Western-blot analysis
Western-blot analyses were performed as described previously [13]. Cell lysates were prepared by collecting the C2C12 cell cultures in SDS/PAGE solution. Total proteins were separated by SDS/12.5% PAGE and were transferred on to a PVDF membrane (Millipore). After blocking with 5% (w/v) skimmed milk powder, the membrane was incubated with anti-TauT antibody (Alpha Diagnostic International). Horseradish-peroxidase-conjugated antibody (Santa Cruz Biotechnology) was used as the secondary antibody. The membrane was reprobed with anti-GAPDH antibody (Chemicon) as an internal control. An enhanced chemiluminescence system (Nacalai Tesque) was used for the detection. The band intensities were quantified by densitometry.
Promoter assays
Plasmids were transfected with the FuGENE™ 6 transfection reagent (Roche Applied Science) according to the manufacturer's recommendations. C2C12 cells were cultured in 12-well plates and were transfected with 0.3 μg of luciferase plasmid (pTauT/−862-luc, pTauT/−862mut-luc, or pTauT/−834-luc, pTauT/−269-luc, and pTauT/−99-luc) and 0.2 μg of the control Renilla plasmid (phRL-TK-luc; Promega). Cells were maintained under proliferation conditions for 20 h, transferred to DM for 2 days and then harvested.
Non-myogenic 10T1/2 cells were cultured in 12-well plates and were transfected with 0.18 μg of the luciferase reporter plasmids, 0.12 μg of the control Renilla plasmid, 0.10 μg of the pCGN-MyoD and 0.21 μg of pcDNA-MEF2 expression plasmid per well. Cells were maintained under proliferation conditions for 20 h, transferred to DM for 2 days and then harvested.
Luciferase activity was measured by using Dual-Luciferase Reporter Assay system (Promega).
EMSA (electrophoretic mobility-shift assay)
EMSAs were performed as described previously [14] with minor modification. Nuclear extracts were prepared from C2C12 cells according to the previous report. Briefly, C2C12 cells were washed twice with ice-cold PBS, lysed in buffer A [20 mM Hepes (pH 7.8), 20% (v/v) glycerol, 10 mM NaCl, 1.5 mM MgCl2, 0.2 mM EDTA (pH 8.0), 1 mM DTT (dithiothreitol), 0.1% (v/v) Nonidet P40 and protease inhibitor mixture (Sigma–Aldrich)] and incubated on ice for 10 min, followed by centrifugation at 2000 g for 5 min.
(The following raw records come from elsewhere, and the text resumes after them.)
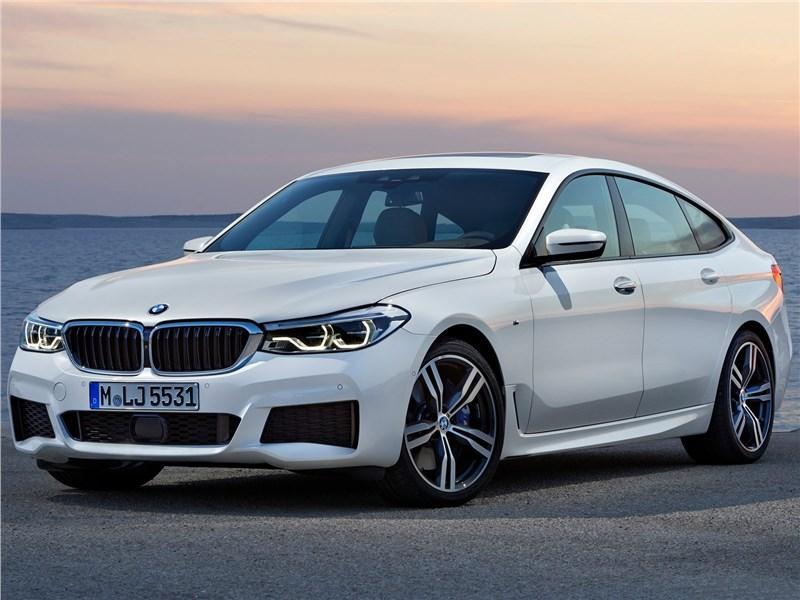 Новый BMW 6 series - BMW 6-Series Gran Turismo 2018 Пост сдал, пост принял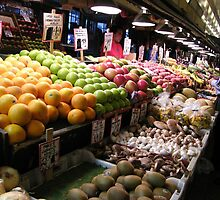 Pikes Place fruit and vegetable stand.....#2 by DonnaMoore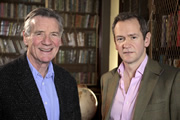 Alexander Armstrong's Real Ripping Yarns. Image shows from L to R: Michael Palin, Alexander Armstrong. Copyright: BBC.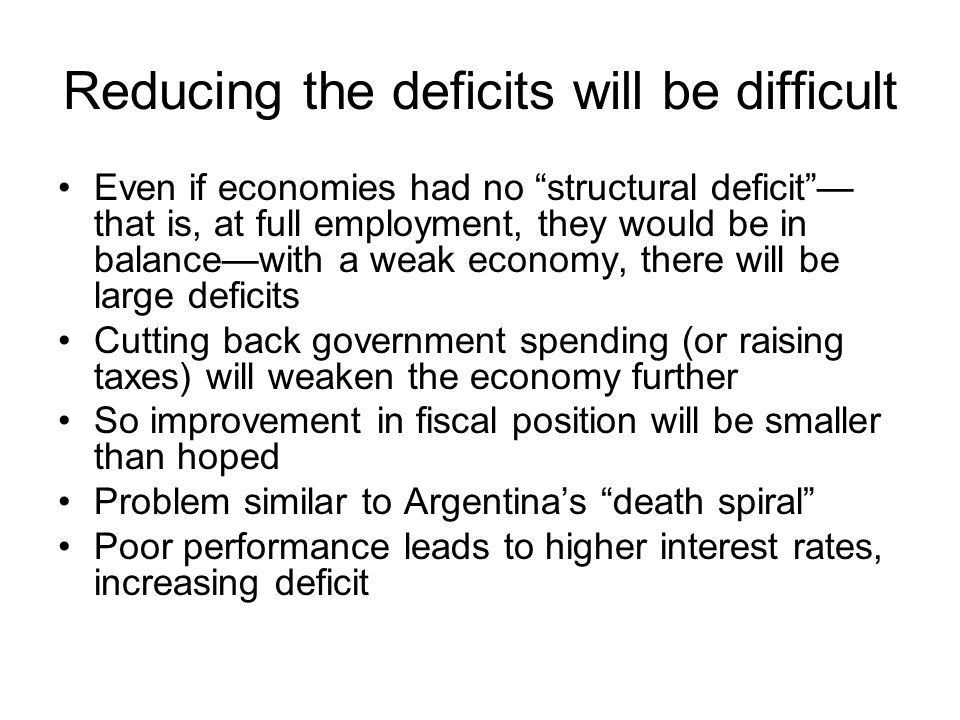 Reducing the deficits will be difficult Even if economies had no structural deficit — that is, at full employment, they would be in balance—with a weak economy, there will be large deficits Cutting back government spending (or raising taxes) will weaken the economy further So improvement in fiscal position will be smaller than hoped Problem similar to Argentina's death spiral Poor performance leads to higher interest rates, increasing deficit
The pellet was resuspended in buffer B [20 mM Hepes (pH 7.6), 20% (v/v) glycerol, 500 mM NaCl, 1.5 mM MgCl2, 0.2 mM EDTA (pH 8.0), 1 mM DTT, 0.1% (v/v) Nonidet P40 and protease inhibitor mixture] and then homogenized using a 26-guage needle-tipped syringe. After incubation on ice for 30 min, the homogenates were centrifuged at 15000 g for 15 min, and the supernatants were used as nuclear extracts. The protein concentration was determined using the BCA (bicinchoninic acid) assay (Pierce Biotechnology) according to the manufacturer's protocol.
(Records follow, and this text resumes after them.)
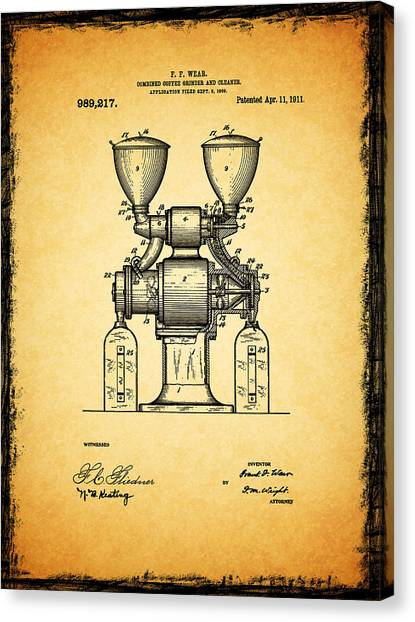 Coffee Plant Canvas Print - Coffee Grinder Patent 1911 by Mark Rogan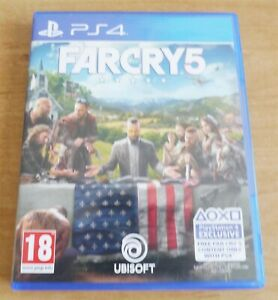 Far cry 5 Game for Sony PS4 Playstation 4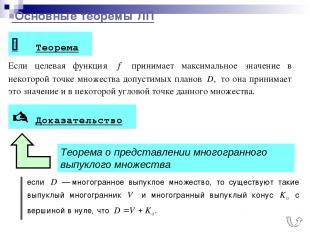 Основные теоремы ЛП 1 Теорема Доказательство Теорема о представлении многогранно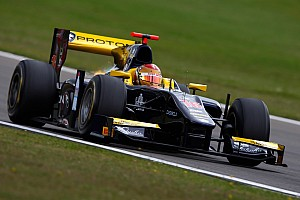 GP2 Super Nova Racing Nurburging Race 1 Report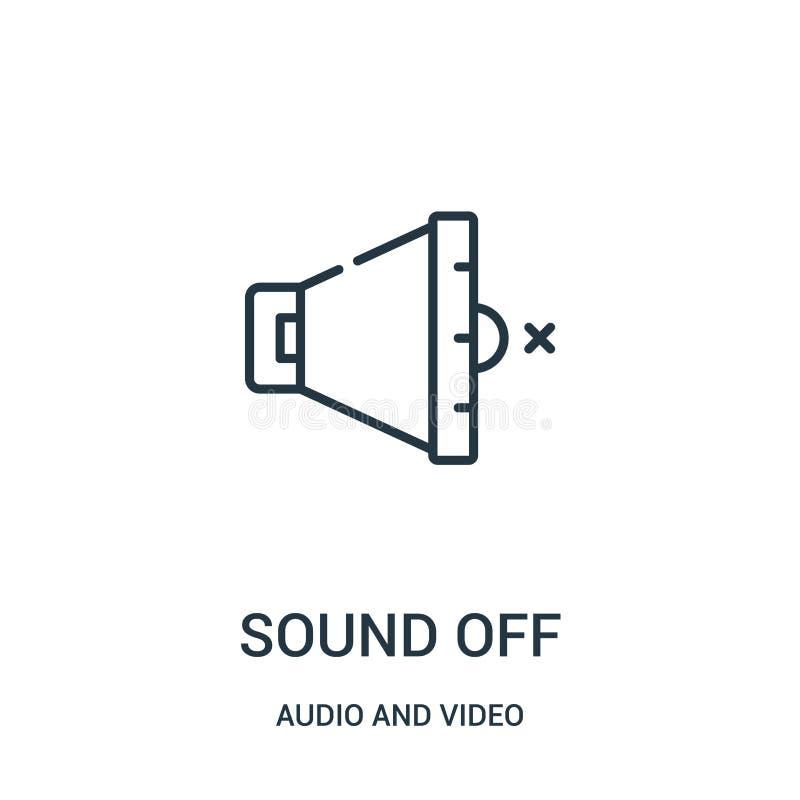 soe fora o vetor do ícone da coleção audio e video A linha fina soa fora a ilustração do vetor do ícone do esboço ilustração do vetor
Binding reactions were performed by using 5 μg of nuclear proteins, combined with 100 fmol of TauT/−848 to −822 probe labelled with [γ-32P]dATP (PerkinElmer). Primer sequences were TauT/−860MEF2, 5′-CCATTTAAAAATAGTCACATTTGCTGA-3′, and TauT/−860 MEF2 mutation, 5′-CCATGGCCGCTAGCTCACATTTGCTGA-3′. The MEF2 consensus region is marked in bold. Mutated nucleotides of the MEF2 site are underlined. The DNA probe and nuclear extracts were incubated under the binding assay conditions [7.5 mM Hepes (pH 7.8), 0.9 mM EDTA, 3.6 mM MgCl2, 4.7 mM DTT, 10% (v/v) glycerol and 10 μg/ml poly(dI-dC)·(dI-dC)] at room temperature (20 °C) for 30 min. In the supershift experiments, nuclear extracts were incubated with 0.4 μg of anti-MEF2 antibody (Santa Cruz Biotechnology). After incubation, samples were resolved on 4% polyacrylamide 0.75×TBE (1×TBE is 45 mM Tris/borate/1 mM EDTA) gels. Gels were rinsed in fixing solution [ethanoic (acetic) acid/methanol/water: 1:1:8, by vol.] and exposed to X-ray film.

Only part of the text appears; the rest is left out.